───── TEXT

In der Verurteilung Salman Rushdies war der Islam eindeutiger. Die
Fatwa war schnell ausgesprochen und der Ausschluss aus der Umma, der
islamischen Gemeinschaft, prompt vollzogen.
Todesurteile lehne ich ab. Auch gegen Salman Rushdie. Was jedoch der
Vorgang beweist, ist, dass es geht: eindeutige Verurteilungen
auszusprechen.
Wann wird Osama bin Laden aus der Umma ausgeschlossen? Muss noch ein
11. September folgen? Wann werden Selbstmordattentäter nicht mehr „heilig
gesprochen“, sondern verdammt? Muss noch eine Diskothek in die Luft gejagt
werden?
Scharon und die Selbstmordattentäter sind aufeinander angewiesen, damit
der Teufelskreis von Gewalt geschlossen bleibt. Für mich ist Israel kein
Staat wie hundert andere. Israel ist nicht nur ein Staat, sondern eine
Idee: Ein über die Welt versprengtes Volk – verfolgt, gequält, ermordet –
sucht und findet seine Heimat wieder, baut sich eine Demokratie mitten in
autoritärer Region. Das klingt wie ein biblisches Märchen, ist jedoch
eines der großen Projekte unserer Zeit.
Stärker als alle Waffen, die Israel hat und die gegen Israel gerichtet
sind, ist die Idee, welche darauf vertraut, dass ein Buch, die Bibel, eine
Sprache das stärkste Fundament ist, auf dem Menschen aus unterschiedlichen
Kulturkreisen sich zu einem neuen Staat verbinden können.

──────────

**AUFGABEN:**
[A] Beantworte die folgenden Fragen zum Text.
(i) Wie wird die islamische Gemeinschaft im Text genannt?
(ii) Welche Urteile werden im Text ausdrücklich abgelehnt?
(iii) Was baut sich das versprengte Volk laut Text mitten in autoritärer Region?
[B] Aktualisiere im Text den Abschnitt, der mit den Worten „Wann wird Osama“ beginnt und mit „Projekte unserer Zeit.“ endet, indem du „Diskothek“ durch „Bar“ ersetzt, und gib diesen Abschnitt vollständig wieder.
[C] Erkläre in ein bis drei Sätzen, warum Israel laut Text kein Staat wie hundert andere ist.
Die Zeilen weiter unten stehen in keinem Zusammenhang mit dem Text.

───── GEGEBENE INFORMATIONEN

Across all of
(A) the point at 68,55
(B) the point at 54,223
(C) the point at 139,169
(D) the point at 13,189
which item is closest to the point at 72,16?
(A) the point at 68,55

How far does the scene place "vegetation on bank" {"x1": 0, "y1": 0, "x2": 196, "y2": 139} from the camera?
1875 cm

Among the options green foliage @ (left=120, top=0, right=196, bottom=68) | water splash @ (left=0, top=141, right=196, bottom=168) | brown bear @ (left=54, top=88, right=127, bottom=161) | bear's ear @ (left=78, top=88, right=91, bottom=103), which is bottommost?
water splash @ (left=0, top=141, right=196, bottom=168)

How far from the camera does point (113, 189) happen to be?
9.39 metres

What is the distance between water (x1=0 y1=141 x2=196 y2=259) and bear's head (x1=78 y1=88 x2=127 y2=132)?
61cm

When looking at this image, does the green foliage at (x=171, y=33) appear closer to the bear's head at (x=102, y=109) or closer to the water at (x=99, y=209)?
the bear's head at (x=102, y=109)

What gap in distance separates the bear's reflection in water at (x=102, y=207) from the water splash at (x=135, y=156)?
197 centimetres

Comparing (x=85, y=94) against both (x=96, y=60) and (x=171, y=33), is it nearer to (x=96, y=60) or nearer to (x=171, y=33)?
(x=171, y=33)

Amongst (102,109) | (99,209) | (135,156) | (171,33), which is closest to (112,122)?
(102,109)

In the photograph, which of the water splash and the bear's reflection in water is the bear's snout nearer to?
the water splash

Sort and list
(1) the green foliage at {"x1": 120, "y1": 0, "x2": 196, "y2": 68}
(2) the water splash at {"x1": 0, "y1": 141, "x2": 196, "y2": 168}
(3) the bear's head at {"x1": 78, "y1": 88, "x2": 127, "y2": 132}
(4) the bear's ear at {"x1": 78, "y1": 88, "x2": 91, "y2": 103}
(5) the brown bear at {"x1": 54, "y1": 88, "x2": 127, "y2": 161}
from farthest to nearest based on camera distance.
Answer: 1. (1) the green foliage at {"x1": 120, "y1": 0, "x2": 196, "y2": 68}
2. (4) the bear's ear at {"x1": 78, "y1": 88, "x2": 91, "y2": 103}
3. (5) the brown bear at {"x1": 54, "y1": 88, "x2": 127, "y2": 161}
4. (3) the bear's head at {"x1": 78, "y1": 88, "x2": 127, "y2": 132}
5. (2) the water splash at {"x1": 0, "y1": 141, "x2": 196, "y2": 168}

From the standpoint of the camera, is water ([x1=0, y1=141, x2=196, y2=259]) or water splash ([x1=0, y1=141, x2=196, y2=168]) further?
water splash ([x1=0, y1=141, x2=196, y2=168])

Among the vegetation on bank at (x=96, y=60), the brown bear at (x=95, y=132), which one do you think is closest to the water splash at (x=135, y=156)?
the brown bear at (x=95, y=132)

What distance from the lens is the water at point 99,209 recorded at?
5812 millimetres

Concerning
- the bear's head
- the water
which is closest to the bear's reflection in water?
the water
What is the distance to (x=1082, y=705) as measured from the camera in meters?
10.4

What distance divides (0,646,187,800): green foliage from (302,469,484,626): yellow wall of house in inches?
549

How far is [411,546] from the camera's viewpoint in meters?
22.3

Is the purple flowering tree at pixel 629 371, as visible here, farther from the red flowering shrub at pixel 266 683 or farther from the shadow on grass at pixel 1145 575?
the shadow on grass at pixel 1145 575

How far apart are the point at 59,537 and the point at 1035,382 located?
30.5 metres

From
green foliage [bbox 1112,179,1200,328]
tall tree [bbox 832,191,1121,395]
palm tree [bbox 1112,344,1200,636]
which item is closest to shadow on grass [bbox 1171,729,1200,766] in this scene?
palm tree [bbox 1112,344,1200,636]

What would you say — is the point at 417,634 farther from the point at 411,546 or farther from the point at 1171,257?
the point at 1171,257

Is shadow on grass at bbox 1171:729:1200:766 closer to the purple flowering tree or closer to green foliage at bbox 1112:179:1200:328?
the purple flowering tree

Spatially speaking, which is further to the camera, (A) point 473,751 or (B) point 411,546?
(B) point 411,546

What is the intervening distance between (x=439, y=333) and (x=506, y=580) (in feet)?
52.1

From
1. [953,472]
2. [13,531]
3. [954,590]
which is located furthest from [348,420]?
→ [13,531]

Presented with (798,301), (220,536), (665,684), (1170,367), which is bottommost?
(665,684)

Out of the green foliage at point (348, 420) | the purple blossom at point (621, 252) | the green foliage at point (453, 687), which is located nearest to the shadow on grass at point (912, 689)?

──────────

**VOLLSTÄNDIGE LÖSUNGEN:**
[A]
(i) Umma
(ii) Todesurteile
(iii) Eine Demokratie

[B]
Wann wird Osama bin Laden aus der Umma ausgeschlossen? Muss noch ein
11. September folgen? Wann werden Selbstmordattentäter nicht mehr „heilig
gesprochen“, sondern verdammt? Muss noch eine Bar in die Luft gejagt
werden?
Scharon und die Selbstmordattentäter sind aufeinander angewiesen, damit
der Teufelskreis von Gewalt geschlossen bleibt. Für mich ist Israel kein
Staat wie hundert andere. Israel ist nicht nur ein Staat, sondern eine
Idee: Ein über die Welt versprengtes Volk – verfolgt, gequält, ermordet –
sucht und findet seine Heimat wieder, baut sich eine Demokratie mitten in
autoritärer Region. Das klingt wie ein biblisches Märchen, ist jedoch
eines der großen Projekte unserer Zeit.

[C] Israel ist laut Text nicht nur ein Staat, sondern eine Idee. Ein über die Welt versprengtes, verfolgtes, gequältes und ermordetes Volk sucht und findet seine Heimat wieder und baut sich mitten in autoritärer Region eine Demokratie.